Wolf in Sheeps Clothing 4
ARTIST STATEMENT
Currently my research and art practice is concerned with the notion of the animal-autobiography (the anthropocentric expression of self through allegorical animal narrative). This idea is a building block in the emerging cultural field of animal theory; a discourse nascent in post modernity’s concern with revisiting and redressing the histories of the ‘other’. Philosophically and materially animals have long been the most estranged and disempowered creatures on earth. Indeed the Aristotelian and Cartesian theses have proposed animals as little more than automata.[1] This derisive philosophy has embedded itself in the vast majority of cultural practices and has erased the agency of non human creatures. In the words of Heidegger animals are ‘poor in the world’.[2] Here the philosopher is not empathising with animals but pointing to the linguistic poverty of non – human creatures in a logo – centric world.
Derrida in a counter assault to this humanist position has pointed out that the domination of animals is encoded into the very structure of language; that in naming non human creatures, animals and prizing language as the keystone of our domination of the natural world we have created the animetaphor. [3] This is a state whereby the mythologies and prejudice surrounding non human creatures overpower, distort and diminish their presence. It is important to note here that this state of complete alienation is not purely textual but is also embedded in visual signs. Put plainly when looking at a representation of an animal it is seldom the creature that stands alone as a sign of itself. Particularly in art and its historical discourse animals are indexical signifiers attaching affect or moral allegory to the humans they accompany or merely allegorical substitutes for virtue or vice.
The exhibition Wolf in Sheep’s Clothing (2012) explores the broad and infinite terrain of the animetaphor/animal autobiography staking its claim somewhere between a position that deplores the subsumption of the animal into the service of human narrative and indeed utility; while simultaneously revealing an inescapable story telling impulse. This liminal position is exercised through personal and broad cultural reflection. As I tend to work compulsively between a variety of media, artworks for this exhibition are executed in a range of media including oil painting, embroidery drawings, ceramics and video stop frame animation.

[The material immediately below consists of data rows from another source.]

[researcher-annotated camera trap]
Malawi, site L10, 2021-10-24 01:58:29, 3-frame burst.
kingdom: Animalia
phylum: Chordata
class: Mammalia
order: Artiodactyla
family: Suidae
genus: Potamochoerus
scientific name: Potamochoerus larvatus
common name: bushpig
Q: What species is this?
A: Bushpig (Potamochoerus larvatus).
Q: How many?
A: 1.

[1] Lippit, A. M. 1994. Afterthoughts on the animal world. MLN. Vol. 109, No. 5, Comparative Literature Issue (December). John Hopkins University Press, p. 789.
[2] Heidegger cited in Lippit, A. M. 1998. Magnetic animal: Derrida, wildlife, animetaphor. MLN, Vol. 113, No. 5, Comparative Literature Issue (December). John Hopkins University Press, p. 1113.
[3] ibid., p. 1113.
THE ARTIST
Ann-Marie Tully obtained her Master of Fine Arts degree at the University of the Witwatersrand in 2003 and currently lectures in Cinematography and Film studies at the Wits School of Art, Film and TV division. Prior to this Ann-Marie held the position of Critical Studies lecturer at the Greenside Design Centre in Johannesburg. She has also worked extensively in the South African film industry as a cinematographer. As a visual artist, Ann-Marie exhibits regularly and is represented in local and international collections. Her current art and theoretical output is concerned with the action of anthropocentric metaphor in animal representation.